Have empathy and understand each situation.
Example 1 - Sovereign Wealth fund in the Middle East, not just impacted by CV19 but also by the massive drop in oil prices.
Example 2 - endowments may suffer from denominator effect, massive volatility in public market and ongoing cash-flow obligations.
LPs looking to sell non-core commitments (25% or less funded) to release obligations OR to get out of clear non go-forward positions (fund culled)
LPs are selling out older TVPI positions where value has crystallized
No distressed pricing yet
Premier sponsors without "wants" (no team changes, still hungry) are just fine.

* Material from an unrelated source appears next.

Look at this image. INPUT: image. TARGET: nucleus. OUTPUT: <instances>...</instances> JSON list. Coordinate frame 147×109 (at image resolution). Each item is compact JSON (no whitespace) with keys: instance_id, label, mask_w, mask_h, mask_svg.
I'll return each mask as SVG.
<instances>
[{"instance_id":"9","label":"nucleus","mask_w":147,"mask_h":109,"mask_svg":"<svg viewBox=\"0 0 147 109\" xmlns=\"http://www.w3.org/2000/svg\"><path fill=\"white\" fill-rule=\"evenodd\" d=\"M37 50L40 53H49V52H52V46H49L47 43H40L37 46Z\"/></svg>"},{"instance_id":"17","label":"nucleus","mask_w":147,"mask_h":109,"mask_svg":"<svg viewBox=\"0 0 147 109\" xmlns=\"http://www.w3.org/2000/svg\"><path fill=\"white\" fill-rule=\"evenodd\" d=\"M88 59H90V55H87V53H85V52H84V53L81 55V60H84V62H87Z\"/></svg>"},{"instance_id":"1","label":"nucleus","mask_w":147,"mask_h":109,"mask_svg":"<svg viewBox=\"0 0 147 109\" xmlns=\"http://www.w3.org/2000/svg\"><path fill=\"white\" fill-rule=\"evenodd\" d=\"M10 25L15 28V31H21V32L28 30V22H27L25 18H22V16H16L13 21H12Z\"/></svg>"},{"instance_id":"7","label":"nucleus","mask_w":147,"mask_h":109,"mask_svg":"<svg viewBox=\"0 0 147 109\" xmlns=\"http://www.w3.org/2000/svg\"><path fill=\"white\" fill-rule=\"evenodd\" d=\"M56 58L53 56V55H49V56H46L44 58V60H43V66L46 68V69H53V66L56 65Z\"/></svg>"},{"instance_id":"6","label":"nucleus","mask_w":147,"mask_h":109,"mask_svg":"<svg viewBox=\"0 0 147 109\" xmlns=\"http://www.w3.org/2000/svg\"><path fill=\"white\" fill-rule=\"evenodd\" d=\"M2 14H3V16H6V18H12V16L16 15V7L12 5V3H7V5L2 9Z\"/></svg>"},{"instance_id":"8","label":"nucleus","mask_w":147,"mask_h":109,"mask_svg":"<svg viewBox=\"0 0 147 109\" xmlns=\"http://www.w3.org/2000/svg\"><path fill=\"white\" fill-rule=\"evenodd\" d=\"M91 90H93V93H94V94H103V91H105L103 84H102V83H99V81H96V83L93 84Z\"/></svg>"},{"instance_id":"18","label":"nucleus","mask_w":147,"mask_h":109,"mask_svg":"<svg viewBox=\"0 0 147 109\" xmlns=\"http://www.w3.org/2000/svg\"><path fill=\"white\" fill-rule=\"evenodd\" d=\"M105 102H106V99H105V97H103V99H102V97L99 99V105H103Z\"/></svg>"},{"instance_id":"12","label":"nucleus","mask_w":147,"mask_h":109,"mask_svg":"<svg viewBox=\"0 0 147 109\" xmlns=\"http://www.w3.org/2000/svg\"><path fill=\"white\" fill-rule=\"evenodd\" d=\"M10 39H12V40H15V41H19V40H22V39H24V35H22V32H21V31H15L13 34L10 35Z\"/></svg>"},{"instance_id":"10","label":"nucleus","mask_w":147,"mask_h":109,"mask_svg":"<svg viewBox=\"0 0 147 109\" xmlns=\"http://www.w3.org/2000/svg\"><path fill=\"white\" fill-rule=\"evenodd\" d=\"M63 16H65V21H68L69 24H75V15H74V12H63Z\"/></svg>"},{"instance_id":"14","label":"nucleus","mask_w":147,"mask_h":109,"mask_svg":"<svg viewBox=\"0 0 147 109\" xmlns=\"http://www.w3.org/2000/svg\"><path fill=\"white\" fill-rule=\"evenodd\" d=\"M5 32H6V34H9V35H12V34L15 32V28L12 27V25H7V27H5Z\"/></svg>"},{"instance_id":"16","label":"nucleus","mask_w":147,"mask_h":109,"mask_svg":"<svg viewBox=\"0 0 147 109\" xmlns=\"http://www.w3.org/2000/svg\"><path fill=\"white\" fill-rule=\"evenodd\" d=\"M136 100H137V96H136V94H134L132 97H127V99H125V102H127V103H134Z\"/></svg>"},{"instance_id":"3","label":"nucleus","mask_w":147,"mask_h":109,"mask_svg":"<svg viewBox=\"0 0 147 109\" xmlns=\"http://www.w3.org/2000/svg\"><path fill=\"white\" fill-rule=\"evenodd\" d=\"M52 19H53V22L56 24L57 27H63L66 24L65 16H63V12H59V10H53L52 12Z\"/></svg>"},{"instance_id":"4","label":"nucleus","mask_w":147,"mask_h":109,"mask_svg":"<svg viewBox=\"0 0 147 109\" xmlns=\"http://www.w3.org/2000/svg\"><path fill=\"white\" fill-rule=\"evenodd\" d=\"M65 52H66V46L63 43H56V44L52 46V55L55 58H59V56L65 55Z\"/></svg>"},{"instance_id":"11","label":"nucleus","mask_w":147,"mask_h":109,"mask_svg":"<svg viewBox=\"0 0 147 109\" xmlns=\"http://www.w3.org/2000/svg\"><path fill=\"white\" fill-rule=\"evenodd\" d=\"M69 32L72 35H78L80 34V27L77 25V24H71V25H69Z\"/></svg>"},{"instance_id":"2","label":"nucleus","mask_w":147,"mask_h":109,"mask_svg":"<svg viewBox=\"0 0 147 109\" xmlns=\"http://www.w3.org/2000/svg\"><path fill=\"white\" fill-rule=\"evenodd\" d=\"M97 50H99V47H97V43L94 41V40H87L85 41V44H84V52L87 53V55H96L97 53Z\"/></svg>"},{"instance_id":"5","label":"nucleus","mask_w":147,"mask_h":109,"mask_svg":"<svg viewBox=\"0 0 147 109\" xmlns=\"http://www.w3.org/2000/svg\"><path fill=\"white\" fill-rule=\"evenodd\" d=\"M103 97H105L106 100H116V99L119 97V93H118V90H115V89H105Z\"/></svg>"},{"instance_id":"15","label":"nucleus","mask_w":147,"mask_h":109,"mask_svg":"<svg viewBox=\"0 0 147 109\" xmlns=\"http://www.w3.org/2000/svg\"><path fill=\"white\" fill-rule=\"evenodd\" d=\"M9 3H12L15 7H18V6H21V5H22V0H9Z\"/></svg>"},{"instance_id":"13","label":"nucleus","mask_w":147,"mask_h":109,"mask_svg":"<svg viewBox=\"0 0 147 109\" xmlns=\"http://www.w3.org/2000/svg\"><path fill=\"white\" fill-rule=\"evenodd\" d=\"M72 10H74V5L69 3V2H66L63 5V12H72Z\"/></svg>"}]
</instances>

Firms taking advantage of the crisis (value buyers, investors in "fallen angels including public) have traction
Advice:
- 8/10 positions
- no fees or low fees on invested only
- 10% carry
- keep fund proportional to original fund (e.g. 50%)
- clear conflicts
- Deals getting done but slower - more LP diligence
- GPs are not hoarding cash
- Drawdowns are not increasing much currently (5%)
- Bankers are coming at you for more money (floor on rates, higher rates)
- Great time to build relationships - LPs have time!
- Able to meet full investment teams which NEVER happens
But you're unlikely to get over the line in most cases -- this is relationship building!